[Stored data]
────

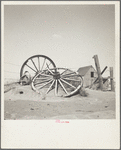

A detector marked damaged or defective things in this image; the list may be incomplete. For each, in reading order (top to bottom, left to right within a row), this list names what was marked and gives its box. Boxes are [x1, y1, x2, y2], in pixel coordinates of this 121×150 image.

broken wagon wheel [19, 55, 55, 78]
broken wagon wheel [31, 67, 83, 97]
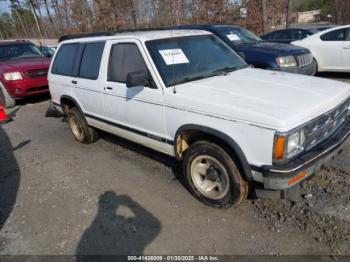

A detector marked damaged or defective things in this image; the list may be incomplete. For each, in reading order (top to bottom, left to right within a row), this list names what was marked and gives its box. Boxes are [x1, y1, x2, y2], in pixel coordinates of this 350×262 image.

damaged bumper [250, 118, 350, 190]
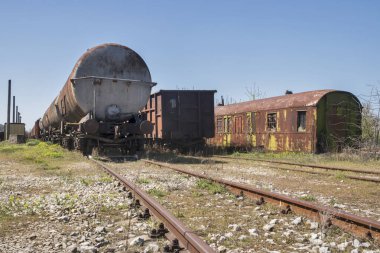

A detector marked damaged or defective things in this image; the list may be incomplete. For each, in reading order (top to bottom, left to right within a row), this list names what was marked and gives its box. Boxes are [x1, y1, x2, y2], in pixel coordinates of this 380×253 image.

rusty tank car [34, 44, 156, 156]
rusty metal surface [40, 43, 154, 129]
rusty red passenger car [142, 90, 215, 148]
rusty metal surface [143, 90, 215, 140]
rusty tank car [209, 91, 360, 154]
rusty red passenger car [208, 90, 362, 152]
rusty metal surface [91, 159, 214, 252]
rusty metal surface [144, 160, 380, 241]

────

Aim of the task ->
Which lines of the material contain the string "within"? Pick out each such line and copy it, treating uppercase and lowercase as different.

Task solution ->
A detector marked damaged or defective things in this image; the list may be incomplete. For each, in reading order (top to bottom, left to right within a row), this list names what was marked and gives its box. Boxes are [x1, y1, x2, y2], in pixel coordinates of this 121×150 image.
A detector marked damaged or defective things in this image; the list may be incomplete. For each, in reading order (top to bottom, left to right within a row), this list names what was marked and gives its box. Boxes are [x1, y1, x2, y2], in pixel coordinates of this 350×262 image.
A detector marked damaged or defective things in this image; the list may be incomplete. For each, in reading order (top to bottom, left to right within a row), this list names what was marked and gives its box. Boxes are [x1, y1, x2, y2], in pixel coordinates of this 380×253 image.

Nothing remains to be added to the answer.